- Born: Bessie Mitchel May 4, 1896 Sandusky, Ohio, USA
- Died: September 10, 1976 (aged 80) Calgary, Alberta, Canada
- Education: University of Alberta; University of Iowa;

= Betty Mitchell (theatre director) =

Canadian theatre director

Bessie "Betty" Mitchell (May 4, 1896 - September 10, 1976) was an American-born Canadian theatre director and educator.

She was born in Sandusky, Ohio, and came to Alberta with her mother, brother and sister when she was sixteen, settling on a farm near Oyen. She completed high school by correspondence. Mitchell went on to attend the normal school in Calgary and teach in rural schools. She studied botany at the University of Alberta, where she also first appeared in a drama production. She taught botany in Calgary schools for ten years. Mitchell also helped establish a number of theatre groups there: The Green Room Club in 1930, the Side Door Playhouse in 1932 and Workshop 14 in 1944. Workshop 14 merged with the Mac Theatre Society to form Theatre Calgary, a professional theatre group, in 1966. After the newly elected Social Credit provincial government incorporated fine arts into the high school curriculum, Mitchell became a high school drama teacher. She was director of drama at Western Canada High School from 1936 to 1961. She was also a director at the Studio Theatre of the University of Alberta. From 1955 to 1960, she was a judge at the Dominion Drama Festival.

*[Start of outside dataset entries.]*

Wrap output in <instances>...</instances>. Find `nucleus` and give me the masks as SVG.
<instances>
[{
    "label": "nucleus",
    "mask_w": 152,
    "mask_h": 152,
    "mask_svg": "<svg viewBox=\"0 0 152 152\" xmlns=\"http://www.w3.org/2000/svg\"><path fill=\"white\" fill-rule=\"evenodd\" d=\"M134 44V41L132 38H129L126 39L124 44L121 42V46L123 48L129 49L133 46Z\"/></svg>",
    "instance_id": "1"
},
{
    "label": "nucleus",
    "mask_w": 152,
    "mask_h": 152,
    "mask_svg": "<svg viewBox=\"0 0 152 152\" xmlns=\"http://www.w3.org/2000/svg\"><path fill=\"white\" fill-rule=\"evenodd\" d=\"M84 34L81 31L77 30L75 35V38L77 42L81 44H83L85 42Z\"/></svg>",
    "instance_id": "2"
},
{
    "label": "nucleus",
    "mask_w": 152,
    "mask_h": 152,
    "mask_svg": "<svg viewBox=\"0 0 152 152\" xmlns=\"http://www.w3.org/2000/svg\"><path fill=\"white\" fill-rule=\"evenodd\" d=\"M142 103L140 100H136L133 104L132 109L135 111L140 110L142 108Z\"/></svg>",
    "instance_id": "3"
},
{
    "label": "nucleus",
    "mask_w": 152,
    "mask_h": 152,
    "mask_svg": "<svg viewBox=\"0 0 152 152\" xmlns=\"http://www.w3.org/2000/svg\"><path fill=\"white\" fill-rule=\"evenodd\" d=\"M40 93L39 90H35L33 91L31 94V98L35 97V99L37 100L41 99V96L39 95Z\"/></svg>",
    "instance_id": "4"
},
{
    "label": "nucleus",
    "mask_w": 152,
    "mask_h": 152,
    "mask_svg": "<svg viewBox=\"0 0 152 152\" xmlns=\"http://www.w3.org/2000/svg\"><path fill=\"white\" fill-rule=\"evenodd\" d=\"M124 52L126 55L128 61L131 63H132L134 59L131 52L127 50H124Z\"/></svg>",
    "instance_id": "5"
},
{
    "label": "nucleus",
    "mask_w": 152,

After Professor Barclay Leathem attended a special presentation of Our Town at Western Canada High School, he recommended Mitchell for a Rockefeller Foundation Fellowship. She went on to earn an MA in theatre at the State University of Iowa. A National Research Fellowship from the Cleveland Play House allowed her to visit and study theatre groups in the United States.

She died in Calgary at the age of 80.

The Betty Mitchell Awards or Bettys were established in 1998 to recognize the best in Calgary theatre. A theatre at the Allied Arts Centre in Calgary and the Betty Mitchell Theatre at the Southern Alberta Jubilee Auditorium were also named in her honour.